▶ _Task objective_: Reproduce every line of the material between the lines holding "Does point 161,98" and "which lies furthest from point (406, 20)?", inclusive, requests included, and output only those lines. In the answers, shift each coordinate up by 11.

▶ _Dataset content_:
____________________
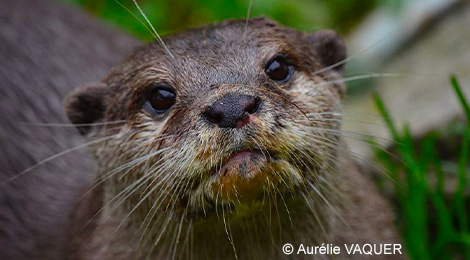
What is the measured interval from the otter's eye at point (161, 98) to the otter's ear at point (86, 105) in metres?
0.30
____________________
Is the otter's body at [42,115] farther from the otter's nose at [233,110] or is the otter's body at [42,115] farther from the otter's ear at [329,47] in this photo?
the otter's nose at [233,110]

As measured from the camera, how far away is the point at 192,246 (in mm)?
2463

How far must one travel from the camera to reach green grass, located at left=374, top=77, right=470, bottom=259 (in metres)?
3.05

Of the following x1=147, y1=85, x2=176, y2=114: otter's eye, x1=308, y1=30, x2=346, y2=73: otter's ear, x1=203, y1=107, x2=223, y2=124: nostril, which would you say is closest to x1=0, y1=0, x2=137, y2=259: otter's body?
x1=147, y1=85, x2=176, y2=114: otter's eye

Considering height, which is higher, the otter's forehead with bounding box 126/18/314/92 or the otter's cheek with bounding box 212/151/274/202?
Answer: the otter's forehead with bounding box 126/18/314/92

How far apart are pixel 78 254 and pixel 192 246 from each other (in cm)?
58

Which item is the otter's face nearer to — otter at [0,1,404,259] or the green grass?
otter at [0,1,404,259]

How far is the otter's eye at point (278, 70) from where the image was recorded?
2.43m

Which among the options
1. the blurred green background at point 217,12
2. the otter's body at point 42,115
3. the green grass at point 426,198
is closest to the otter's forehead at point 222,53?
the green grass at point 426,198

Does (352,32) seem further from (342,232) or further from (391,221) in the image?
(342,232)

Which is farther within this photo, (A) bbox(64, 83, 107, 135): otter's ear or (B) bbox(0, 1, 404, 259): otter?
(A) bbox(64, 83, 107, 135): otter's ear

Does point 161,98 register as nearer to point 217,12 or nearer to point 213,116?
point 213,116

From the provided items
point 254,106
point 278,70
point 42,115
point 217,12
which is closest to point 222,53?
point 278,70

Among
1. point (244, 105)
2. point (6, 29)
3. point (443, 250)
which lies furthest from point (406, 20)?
____________________
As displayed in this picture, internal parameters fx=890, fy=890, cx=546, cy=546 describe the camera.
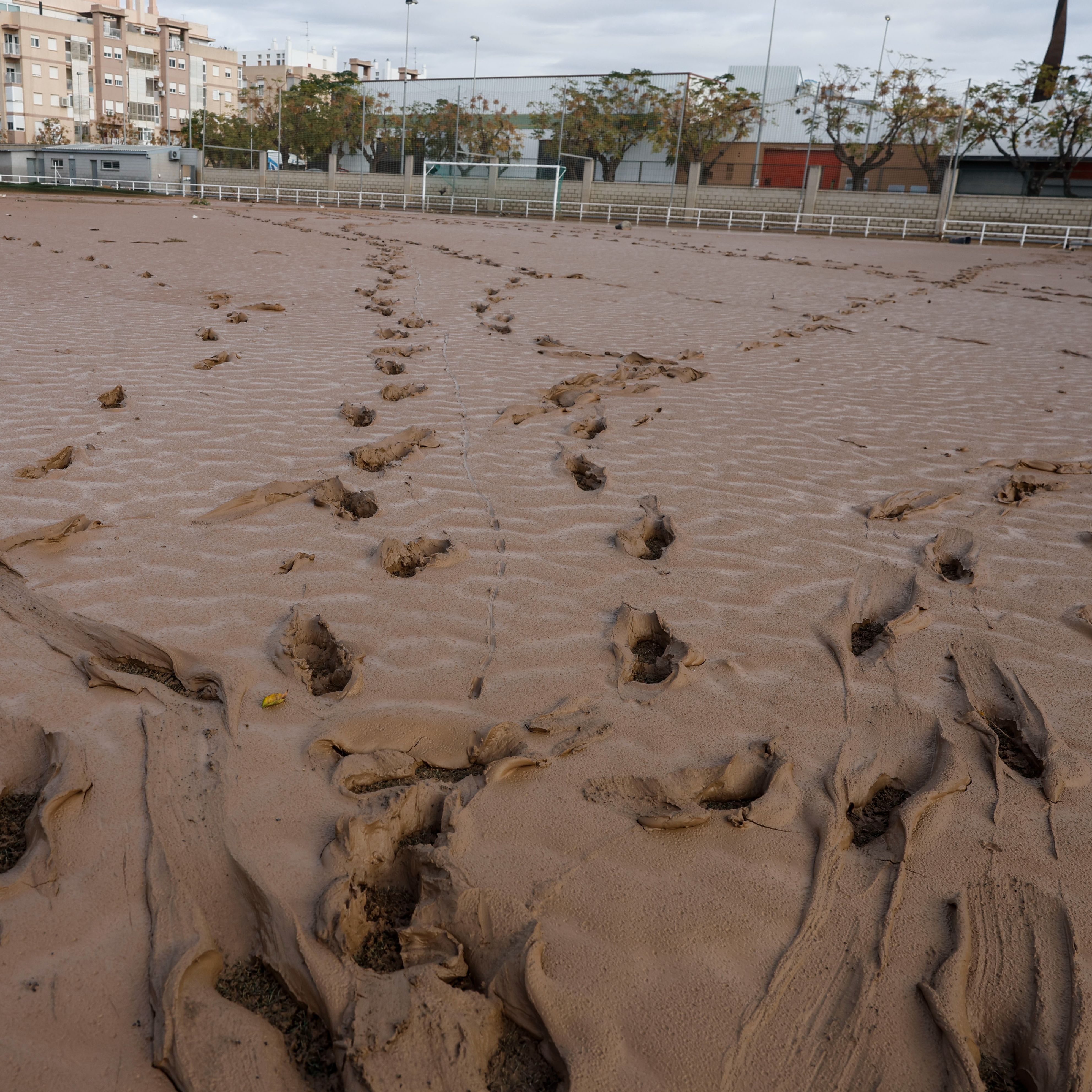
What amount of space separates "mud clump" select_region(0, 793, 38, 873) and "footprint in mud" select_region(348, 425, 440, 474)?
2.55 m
____________________
▶ _Solution to this problem_:
Does point 161,98 register as nearer to point 217,12 or nearer to point 213,116?
point 224,127

From the provided items
point 254,106
point 278,70
point 42,115
point 217,12
which is closest to point 222,53?
point 289,81

Among
1. point (244, 105)
2. point (6, 29)
3. point (443, 250)
which lies furthest from point (406, 20)?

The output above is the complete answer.